Sora grinned proudly, her face scuffed and marred by black smudge, a bruise on the left side of her jaw and a cut beneath her eye. In her left hand, she held a knife in a reverse grip, while her right held aloft with an orb of purple energy floating above her palm. Her scuffed armor was torn and scratched, with blood dripping from a wound on her side.

Across from her, Rorick stared at me in horror and anger, surprise coloring his bruised and slashed face. He missed significant portions of his armor, with many bite and claw marks around his uncovered limbs. Scorches and burns decorated his body in abundance, colored by the occasional bruise. A broken sword lay a few feet off to the side, while another rested in his hand, clenched tightly. His shield could no longer be called a shield, more like a chew toy.

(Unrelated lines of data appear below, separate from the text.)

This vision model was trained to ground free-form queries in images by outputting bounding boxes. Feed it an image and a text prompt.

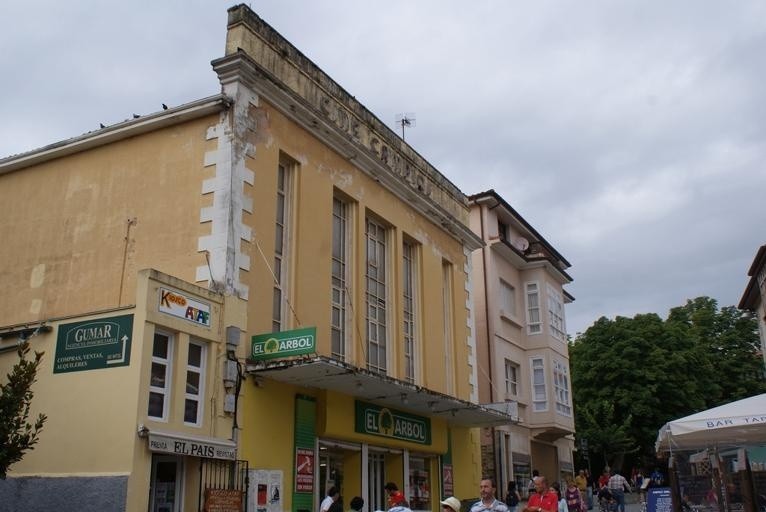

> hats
[439,496,461,512]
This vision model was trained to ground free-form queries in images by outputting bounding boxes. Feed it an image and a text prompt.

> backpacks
[505,489,518,507]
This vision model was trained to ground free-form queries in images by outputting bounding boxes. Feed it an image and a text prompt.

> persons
[384,482,411,511]
[631,468,662,503]
[471,474,508,511]
[523,464,632,511]
[321,486,344,511]
[441,497,461,511]
[350,495,364,512]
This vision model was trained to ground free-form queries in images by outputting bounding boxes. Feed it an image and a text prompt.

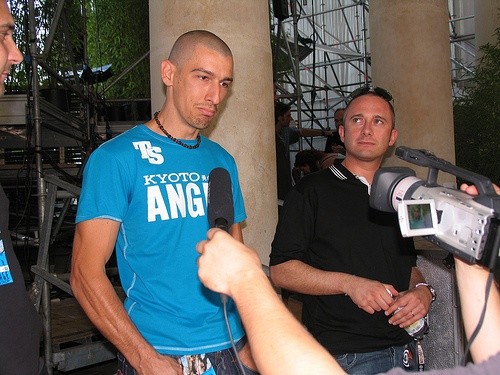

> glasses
[349,85,394,101]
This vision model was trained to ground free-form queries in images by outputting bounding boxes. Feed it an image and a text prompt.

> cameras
[369,145,500,291]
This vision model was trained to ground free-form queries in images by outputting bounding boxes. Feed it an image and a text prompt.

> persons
[69,30,255,375]
[0,0,44,375]
[195,182,500,375]
[409,207,426,229]
[268,91,433,375]
[274,102,346,212]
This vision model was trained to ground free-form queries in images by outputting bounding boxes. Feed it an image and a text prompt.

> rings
[411,311,415,317]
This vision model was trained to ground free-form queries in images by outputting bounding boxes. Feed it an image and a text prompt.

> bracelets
[345,275,355,296]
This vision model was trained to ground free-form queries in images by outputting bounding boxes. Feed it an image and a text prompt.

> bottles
[386,289,431,341]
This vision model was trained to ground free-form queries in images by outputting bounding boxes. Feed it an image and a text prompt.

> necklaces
[152,110,201,149]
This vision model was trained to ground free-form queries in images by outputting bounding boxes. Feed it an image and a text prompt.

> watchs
[415,282,437,302]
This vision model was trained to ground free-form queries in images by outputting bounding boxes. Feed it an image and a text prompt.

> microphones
[208,167,234,304]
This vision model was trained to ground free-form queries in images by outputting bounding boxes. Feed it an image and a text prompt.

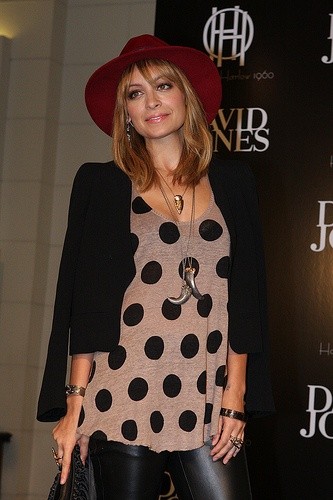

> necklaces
[151,167,202,307]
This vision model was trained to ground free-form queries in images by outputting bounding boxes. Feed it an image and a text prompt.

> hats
[85,34,222,137]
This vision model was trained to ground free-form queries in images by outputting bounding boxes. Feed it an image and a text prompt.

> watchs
[65,383,86,397]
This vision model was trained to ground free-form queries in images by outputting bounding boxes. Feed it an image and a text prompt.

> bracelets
[220,407,246,421]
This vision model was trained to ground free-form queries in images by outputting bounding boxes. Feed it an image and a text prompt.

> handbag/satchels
[48,443,101,500]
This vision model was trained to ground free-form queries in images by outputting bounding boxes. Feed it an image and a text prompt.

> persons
[34,33,247,500]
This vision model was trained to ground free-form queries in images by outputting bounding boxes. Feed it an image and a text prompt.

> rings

At Sora’s side, and somehow big enough to stand at her waist height, a black wolf with thick, powerful limbs stood menacingly. Fangs bared hatefully as red eyes bored into Rorick; in front of the wolf laid a ball of twisted and torn metal, adorned with a variety of bite and claw mark. Marishka had somehow grown large enough to tear out her foe’s intestines with no more effort than I would tear a sheet of paper.

Lying on the ground a few feet away from me, grimacing as she rubbed her jaw, Faithe breathed erratically as she stared at me in disbelief and fear. Soot and scratch marks marred her formerly flawless skin. Other than that, she seemed unmarred. Eyes wide with shock stared up to me.

I kept up my grin as I rolled my gaze over the group in front of me. A part of me wanted to say a quip before diving into the fight, but I felt my smile fall when I caught sight of Helma’s body. Blood pooled around her no doubt cooling corpse. A person died because of my actions, no matter how indirect. Though I did not wield the blade, my efforts led to it, causing the desperation Faithe experienced. That may seem twisted or strange, but that’s how I felt. Very little could change that.

I had a choice before me. An inevitability that I would’ve reached regardless. A decision I still don’t know if I’m ready to make. But we don’t always have the luxury of choosing our crucibles, do we?

My grin returned as I looked towards Rorick, relishing in the flinch he gave at the weight of my attention. “You have my sword. I’d like it back.”